*Exercise instructions:* Omitting all pictures, copy word for word the lines from the line containing "By what distance" through the final line of the entries.
── Supplied material ──
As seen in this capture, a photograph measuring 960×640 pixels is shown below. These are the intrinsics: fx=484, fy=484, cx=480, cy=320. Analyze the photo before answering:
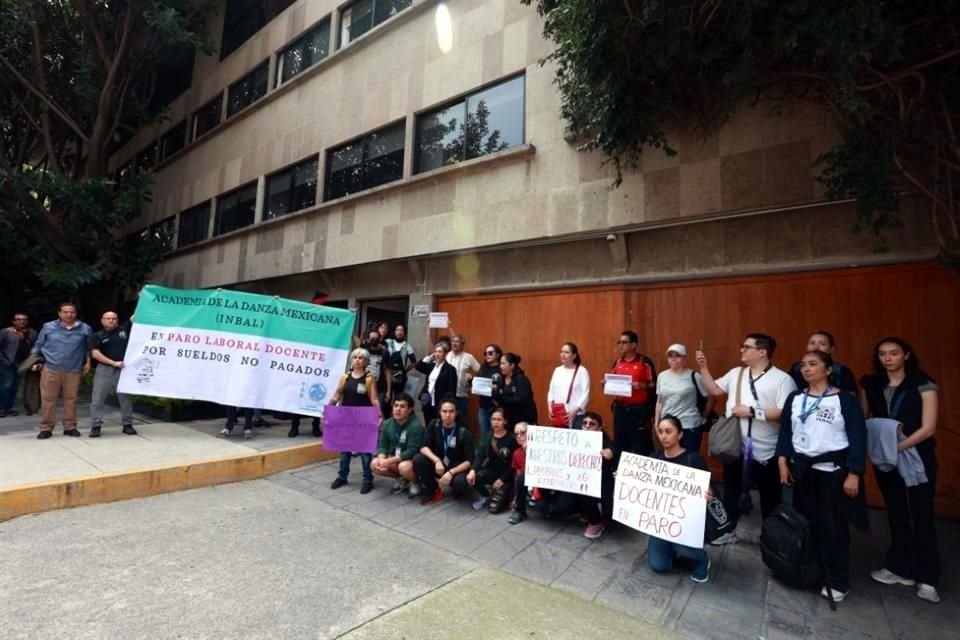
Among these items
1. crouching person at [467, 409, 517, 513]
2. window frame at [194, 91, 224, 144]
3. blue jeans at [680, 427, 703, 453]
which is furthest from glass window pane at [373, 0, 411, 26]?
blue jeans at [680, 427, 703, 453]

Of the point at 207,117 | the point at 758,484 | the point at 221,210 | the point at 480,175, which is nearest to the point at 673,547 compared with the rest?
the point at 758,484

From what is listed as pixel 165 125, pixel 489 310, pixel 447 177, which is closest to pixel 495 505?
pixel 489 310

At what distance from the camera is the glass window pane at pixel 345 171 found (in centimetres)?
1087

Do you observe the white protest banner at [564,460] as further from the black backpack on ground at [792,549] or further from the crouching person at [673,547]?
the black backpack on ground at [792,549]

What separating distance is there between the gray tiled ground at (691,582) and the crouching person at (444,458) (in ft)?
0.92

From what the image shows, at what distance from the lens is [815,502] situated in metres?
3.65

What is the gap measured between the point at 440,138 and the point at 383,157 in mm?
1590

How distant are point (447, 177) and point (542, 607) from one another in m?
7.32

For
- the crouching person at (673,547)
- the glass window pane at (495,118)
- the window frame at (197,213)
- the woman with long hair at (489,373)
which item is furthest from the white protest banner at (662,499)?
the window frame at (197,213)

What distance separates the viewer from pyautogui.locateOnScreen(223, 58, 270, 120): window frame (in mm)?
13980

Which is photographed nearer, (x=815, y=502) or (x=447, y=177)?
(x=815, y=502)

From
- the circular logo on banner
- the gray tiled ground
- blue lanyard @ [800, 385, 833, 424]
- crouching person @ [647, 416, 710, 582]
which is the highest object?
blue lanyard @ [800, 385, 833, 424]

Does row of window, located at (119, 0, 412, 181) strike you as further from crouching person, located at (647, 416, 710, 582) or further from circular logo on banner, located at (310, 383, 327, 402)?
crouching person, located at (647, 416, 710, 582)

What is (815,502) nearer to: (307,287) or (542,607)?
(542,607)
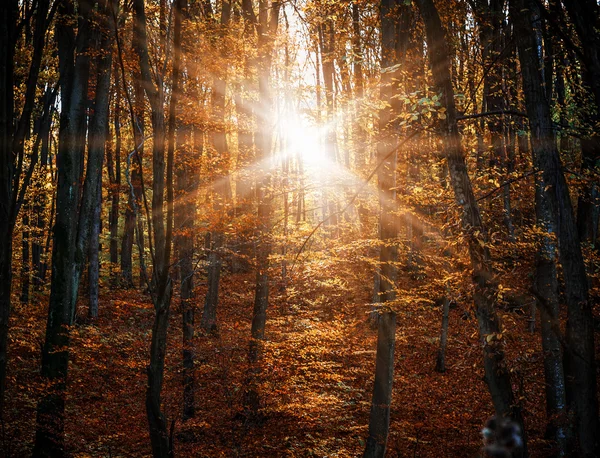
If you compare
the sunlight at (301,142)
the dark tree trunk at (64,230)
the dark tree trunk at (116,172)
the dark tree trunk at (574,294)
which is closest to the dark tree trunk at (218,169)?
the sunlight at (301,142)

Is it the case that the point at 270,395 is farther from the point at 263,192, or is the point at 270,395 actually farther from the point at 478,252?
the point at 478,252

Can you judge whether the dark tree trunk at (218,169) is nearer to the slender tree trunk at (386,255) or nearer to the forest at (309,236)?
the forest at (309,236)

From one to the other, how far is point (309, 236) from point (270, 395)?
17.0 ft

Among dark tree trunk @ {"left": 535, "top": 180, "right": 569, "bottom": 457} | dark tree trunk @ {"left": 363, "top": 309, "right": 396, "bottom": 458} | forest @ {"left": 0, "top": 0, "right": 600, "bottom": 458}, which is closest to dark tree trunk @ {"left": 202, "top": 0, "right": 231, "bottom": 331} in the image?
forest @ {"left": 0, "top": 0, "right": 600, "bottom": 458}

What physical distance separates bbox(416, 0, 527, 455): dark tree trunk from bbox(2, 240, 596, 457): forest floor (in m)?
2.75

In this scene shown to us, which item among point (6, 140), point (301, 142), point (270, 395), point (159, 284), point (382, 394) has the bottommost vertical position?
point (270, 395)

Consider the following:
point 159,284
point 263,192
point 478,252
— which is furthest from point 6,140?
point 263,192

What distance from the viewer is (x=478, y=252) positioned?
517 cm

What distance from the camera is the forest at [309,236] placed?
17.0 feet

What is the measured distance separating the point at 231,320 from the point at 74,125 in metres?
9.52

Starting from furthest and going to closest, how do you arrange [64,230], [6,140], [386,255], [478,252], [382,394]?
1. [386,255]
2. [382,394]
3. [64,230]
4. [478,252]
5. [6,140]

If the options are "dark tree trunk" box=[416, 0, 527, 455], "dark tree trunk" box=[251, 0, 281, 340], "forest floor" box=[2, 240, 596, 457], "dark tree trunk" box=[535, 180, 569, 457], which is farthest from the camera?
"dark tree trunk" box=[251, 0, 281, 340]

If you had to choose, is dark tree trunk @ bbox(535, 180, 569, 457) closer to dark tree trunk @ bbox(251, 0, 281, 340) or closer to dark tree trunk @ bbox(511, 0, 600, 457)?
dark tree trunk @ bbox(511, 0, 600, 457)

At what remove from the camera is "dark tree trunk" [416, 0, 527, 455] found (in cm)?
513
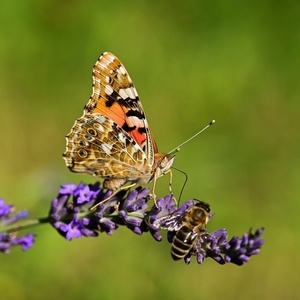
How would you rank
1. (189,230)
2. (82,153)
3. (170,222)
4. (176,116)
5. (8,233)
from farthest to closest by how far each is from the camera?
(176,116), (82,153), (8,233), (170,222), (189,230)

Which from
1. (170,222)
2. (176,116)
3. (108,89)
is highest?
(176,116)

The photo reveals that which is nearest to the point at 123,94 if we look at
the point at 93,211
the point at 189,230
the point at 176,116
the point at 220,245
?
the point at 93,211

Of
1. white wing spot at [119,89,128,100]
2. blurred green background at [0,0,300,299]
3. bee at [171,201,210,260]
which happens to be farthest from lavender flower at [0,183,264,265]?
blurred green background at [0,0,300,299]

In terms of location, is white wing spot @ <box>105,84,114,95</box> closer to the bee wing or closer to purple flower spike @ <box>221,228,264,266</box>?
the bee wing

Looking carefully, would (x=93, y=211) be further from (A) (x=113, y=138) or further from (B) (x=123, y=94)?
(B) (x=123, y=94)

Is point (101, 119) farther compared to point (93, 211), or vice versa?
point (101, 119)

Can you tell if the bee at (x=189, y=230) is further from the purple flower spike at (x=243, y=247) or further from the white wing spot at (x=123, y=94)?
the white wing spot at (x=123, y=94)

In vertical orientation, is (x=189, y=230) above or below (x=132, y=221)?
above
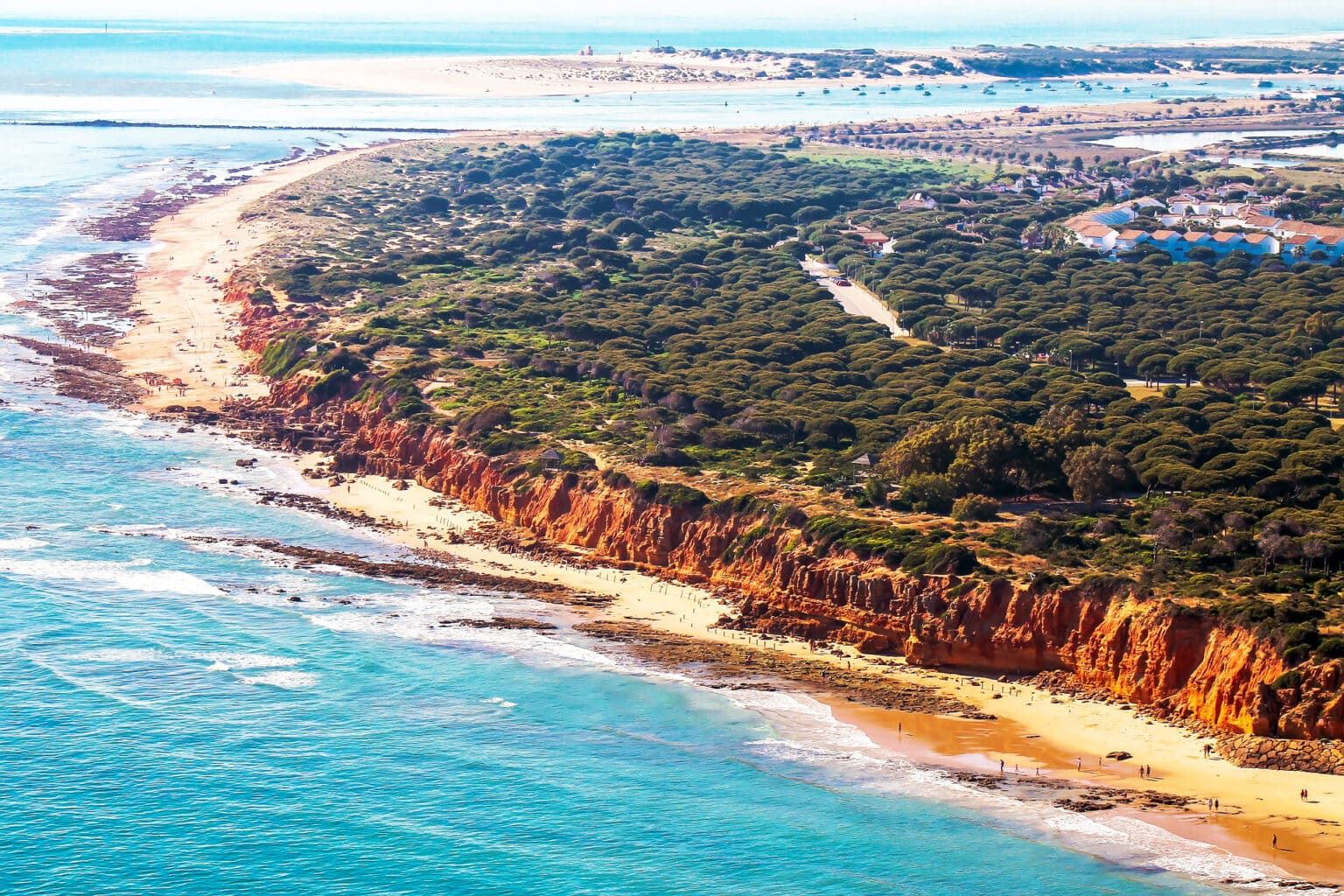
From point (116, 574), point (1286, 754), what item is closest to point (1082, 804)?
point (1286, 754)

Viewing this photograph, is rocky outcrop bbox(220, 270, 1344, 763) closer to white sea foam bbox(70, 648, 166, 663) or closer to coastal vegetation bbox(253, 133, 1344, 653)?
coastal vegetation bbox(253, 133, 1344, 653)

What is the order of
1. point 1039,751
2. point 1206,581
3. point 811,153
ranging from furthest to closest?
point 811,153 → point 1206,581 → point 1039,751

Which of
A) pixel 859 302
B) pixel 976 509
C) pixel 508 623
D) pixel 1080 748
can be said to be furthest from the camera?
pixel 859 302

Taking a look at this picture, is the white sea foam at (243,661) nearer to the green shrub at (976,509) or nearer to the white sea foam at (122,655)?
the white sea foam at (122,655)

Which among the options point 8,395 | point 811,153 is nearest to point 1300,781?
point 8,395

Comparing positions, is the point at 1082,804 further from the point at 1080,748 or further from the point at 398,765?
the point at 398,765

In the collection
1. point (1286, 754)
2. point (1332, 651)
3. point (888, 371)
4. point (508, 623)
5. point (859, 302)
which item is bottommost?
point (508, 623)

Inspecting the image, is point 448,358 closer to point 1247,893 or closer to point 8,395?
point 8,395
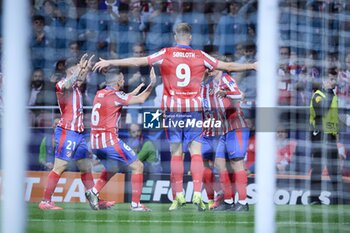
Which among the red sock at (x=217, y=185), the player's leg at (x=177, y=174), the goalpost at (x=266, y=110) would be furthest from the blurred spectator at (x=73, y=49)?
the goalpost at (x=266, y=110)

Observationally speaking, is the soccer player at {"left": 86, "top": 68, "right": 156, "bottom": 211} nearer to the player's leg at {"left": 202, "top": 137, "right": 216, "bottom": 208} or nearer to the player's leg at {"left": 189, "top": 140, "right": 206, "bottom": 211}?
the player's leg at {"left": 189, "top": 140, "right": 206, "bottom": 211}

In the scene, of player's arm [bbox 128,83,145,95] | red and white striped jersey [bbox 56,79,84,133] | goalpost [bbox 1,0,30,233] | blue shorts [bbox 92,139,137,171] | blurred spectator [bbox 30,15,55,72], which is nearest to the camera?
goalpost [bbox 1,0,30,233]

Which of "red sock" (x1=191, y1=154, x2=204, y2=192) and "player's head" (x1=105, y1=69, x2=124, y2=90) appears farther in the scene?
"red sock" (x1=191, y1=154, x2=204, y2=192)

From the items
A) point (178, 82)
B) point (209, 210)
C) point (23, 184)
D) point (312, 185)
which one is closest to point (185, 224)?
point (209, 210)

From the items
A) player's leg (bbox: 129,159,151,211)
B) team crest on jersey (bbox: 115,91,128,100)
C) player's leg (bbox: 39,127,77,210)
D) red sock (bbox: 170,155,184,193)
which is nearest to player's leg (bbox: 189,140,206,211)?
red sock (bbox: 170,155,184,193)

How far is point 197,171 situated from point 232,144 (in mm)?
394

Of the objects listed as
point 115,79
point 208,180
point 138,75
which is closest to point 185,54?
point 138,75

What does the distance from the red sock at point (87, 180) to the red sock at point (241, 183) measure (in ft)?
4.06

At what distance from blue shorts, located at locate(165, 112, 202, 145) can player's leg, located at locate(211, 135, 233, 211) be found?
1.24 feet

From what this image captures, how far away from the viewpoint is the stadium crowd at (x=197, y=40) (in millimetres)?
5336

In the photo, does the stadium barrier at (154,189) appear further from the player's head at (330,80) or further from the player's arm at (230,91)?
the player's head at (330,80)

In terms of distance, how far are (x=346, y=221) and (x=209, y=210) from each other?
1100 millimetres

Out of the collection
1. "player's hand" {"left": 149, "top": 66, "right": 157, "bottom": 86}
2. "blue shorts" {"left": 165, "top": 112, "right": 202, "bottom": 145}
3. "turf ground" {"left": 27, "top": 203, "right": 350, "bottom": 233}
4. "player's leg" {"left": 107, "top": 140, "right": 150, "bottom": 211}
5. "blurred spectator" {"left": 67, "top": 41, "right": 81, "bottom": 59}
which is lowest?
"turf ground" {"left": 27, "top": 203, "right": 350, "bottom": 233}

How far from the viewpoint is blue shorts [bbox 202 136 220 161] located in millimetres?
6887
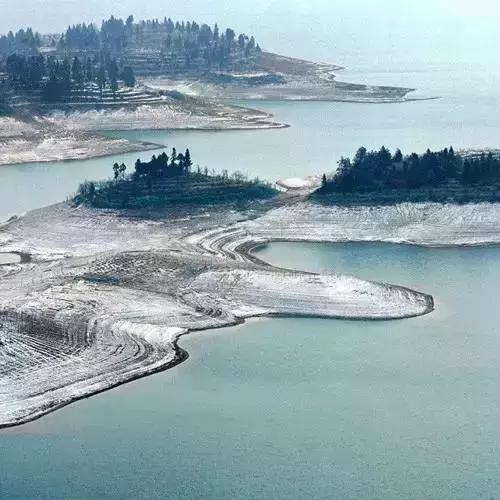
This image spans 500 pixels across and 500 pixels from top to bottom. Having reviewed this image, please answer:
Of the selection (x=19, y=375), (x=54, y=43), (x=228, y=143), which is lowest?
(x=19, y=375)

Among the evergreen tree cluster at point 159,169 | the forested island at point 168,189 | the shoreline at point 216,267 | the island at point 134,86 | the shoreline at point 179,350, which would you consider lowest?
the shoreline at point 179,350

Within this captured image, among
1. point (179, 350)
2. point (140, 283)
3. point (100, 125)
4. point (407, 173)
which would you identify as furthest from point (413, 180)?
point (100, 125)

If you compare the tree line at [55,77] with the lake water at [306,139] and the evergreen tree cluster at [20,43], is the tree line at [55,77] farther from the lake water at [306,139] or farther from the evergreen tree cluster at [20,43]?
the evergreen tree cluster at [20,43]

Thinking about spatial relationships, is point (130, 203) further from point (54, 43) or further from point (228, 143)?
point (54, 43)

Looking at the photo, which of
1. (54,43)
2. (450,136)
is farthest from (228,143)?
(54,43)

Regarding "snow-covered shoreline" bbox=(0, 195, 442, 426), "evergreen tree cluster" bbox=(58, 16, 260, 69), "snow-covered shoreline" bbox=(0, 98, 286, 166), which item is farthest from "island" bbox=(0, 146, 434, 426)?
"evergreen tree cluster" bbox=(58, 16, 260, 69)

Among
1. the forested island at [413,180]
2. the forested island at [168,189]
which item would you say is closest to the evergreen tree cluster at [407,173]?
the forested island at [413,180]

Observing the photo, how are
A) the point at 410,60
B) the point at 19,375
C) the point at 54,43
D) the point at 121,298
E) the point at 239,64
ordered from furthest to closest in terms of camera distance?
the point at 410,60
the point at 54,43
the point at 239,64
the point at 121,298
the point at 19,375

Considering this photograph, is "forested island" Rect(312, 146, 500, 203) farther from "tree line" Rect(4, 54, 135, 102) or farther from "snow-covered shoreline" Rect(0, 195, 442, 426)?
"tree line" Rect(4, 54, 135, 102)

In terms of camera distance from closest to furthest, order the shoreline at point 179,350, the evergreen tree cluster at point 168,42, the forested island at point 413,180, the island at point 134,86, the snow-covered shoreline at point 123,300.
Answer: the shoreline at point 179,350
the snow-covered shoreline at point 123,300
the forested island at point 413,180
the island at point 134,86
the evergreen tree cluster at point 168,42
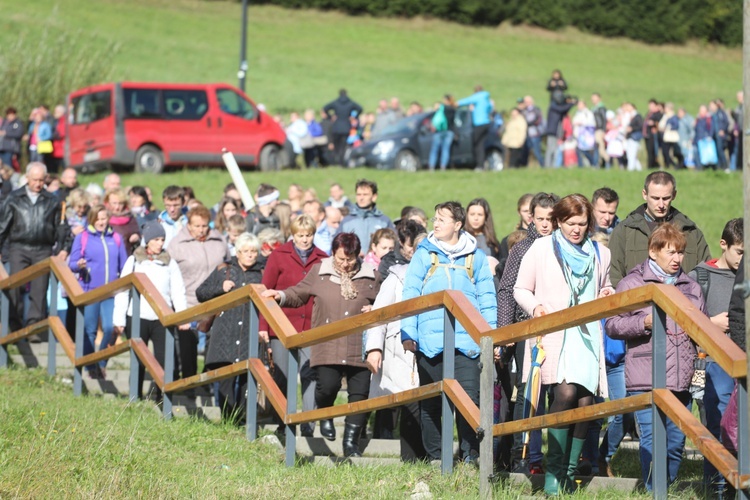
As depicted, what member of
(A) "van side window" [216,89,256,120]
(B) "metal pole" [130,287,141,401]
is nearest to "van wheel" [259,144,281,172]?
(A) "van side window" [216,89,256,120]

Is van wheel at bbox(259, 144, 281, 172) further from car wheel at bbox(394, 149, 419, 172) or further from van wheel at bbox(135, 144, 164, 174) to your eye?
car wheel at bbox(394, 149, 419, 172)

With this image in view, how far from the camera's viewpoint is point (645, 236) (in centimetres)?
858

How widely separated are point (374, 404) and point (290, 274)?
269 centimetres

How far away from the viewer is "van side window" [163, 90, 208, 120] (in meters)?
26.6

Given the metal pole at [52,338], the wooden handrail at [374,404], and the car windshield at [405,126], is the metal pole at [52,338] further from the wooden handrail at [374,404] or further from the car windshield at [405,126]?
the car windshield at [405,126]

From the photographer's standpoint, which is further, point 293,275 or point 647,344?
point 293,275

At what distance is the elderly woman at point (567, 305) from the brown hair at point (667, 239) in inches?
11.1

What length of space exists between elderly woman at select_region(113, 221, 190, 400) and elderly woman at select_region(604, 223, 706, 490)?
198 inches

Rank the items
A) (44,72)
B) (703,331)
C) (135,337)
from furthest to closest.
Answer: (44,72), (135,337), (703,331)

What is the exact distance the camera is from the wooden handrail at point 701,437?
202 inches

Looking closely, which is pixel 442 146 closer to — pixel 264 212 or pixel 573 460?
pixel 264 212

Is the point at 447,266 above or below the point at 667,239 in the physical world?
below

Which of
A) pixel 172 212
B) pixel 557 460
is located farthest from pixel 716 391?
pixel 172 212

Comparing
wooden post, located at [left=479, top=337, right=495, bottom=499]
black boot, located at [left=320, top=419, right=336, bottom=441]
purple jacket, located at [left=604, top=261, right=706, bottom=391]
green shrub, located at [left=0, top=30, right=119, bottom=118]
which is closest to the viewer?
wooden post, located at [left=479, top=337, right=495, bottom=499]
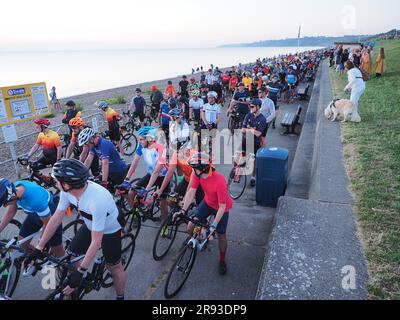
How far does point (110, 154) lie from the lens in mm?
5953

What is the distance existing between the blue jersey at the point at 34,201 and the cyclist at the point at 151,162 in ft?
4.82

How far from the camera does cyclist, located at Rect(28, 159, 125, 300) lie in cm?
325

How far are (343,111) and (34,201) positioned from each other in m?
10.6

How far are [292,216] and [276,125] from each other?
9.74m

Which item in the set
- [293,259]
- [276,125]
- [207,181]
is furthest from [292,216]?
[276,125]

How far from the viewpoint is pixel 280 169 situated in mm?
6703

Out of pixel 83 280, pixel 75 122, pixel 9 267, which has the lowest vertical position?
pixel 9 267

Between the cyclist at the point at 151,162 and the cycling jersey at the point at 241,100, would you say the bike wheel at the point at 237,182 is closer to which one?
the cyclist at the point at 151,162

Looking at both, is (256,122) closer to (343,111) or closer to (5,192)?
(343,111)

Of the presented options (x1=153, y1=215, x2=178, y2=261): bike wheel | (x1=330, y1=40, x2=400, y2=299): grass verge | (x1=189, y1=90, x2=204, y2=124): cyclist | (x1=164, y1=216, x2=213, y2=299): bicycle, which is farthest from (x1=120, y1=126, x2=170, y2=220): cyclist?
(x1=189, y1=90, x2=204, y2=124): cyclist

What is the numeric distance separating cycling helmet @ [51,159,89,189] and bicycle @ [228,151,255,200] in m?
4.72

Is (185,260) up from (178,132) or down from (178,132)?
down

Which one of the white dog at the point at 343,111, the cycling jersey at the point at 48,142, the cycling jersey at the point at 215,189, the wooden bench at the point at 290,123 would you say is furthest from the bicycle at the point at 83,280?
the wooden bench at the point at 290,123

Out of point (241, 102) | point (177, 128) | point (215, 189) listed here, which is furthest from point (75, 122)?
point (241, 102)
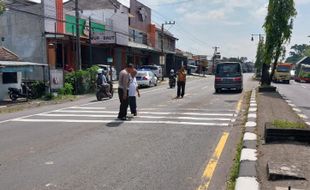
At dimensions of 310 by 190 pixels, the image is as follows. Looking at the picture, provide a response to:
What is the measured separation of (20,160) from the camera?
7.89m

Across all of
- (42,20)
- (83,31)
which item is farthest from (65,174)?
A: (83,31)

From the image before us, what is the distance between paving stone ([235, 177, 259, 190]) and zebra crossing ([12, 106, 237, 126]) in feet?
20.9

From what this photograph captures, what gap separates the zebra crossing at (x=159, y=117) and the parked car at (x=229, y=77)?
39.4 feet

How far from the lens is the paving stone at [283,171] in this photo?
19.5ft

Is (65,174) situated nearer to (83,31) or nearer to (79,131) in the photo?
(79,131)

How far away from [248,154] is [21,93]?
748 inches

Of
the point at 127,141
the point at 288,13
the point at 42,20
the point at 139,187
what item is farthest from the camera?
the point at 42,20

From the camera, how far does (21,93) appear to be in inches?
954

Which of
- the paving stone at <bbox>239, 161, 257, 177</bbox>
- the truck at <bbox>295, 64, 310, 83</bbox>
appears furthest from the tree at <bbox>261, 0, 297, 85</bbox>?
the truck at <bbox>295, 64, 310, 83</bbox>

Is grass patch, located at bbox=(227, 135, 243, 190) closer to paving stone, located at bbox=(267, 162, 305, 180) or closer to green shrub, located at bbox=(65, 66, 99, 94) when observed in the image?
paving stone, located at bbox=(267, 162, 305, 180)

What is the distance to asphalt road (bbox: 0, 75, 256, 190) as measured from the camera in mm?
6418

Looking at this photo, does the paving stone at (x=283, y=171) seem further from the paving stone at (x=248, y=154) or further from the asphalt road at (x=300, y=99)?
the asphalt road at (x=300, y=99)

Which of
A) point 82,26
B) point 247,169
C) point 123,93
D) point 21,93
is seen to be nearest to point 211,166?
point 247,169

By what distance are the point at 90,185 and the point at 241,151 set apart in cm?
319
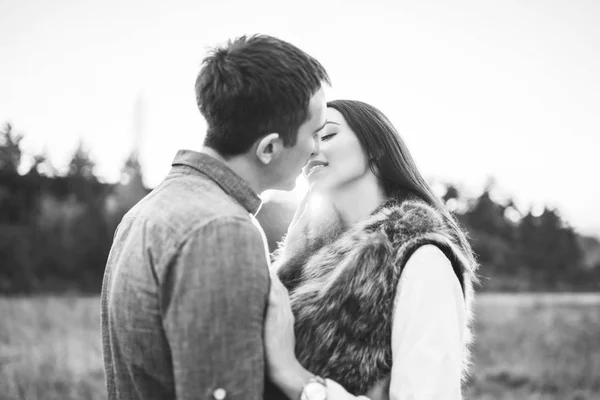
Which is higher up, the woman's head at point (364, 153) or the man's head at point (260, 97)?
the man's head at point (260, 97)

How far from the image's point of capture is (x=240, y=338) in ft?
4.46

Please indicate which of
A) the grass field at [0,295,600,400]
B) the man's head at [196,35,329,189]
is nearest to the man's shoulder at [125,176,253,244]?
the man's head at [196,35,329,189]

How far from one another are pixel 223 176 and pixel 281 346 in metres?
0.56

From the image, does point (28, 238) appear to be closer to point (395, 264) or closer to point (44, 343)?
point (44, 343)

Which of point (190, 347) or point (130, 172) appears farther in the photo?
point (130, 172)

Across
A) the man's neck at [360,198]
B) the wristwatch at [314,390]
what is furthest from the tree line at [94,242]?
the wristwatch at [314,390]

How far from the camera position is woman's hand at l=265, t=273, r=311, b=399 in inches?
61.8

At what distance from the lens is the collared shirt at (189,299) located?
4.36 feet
───
*Solution below:*
By what distance are the point at 90,185 and the point at 241,151 set apart in cm?
319
Which is higher up, the woman's head at point (364, 153) or the man's head at point (260, 97)?
the man's head at point (260, 97)

How far from the image's point of capture is (x=240, y=338) in ft?
4.46

Please indicate which of
A) the grass field at [0,295,600,400]
B) the man's head at [196,35,329,189]
is nearest to the man's shoulder at [125,176,253,244]?
the man's head at [196,35,329,189]

How far from one another are pixel 223 176 and pixel 281 346 in metres?
0.56

From the image, does point (28, 238) appear to be closer to point (395, 264) or closer to point (44, 343)?
point (44, 343)

Which of point (190, 347) or point (130, 172) appears farther in the photo?
point (130, 172)

Across
A) the man's neck at [360,198]
B) the wristwatch at [314,390]
what is furthest from the tree line at [94,242]?
the wristwatch at [314,390]

How far from the camera position is woman's hand at l=265, t=273, r=311, b=399 in inches?
61.8

At what distance from the lens is the collared shirt at (189,299) located?
4.36 feet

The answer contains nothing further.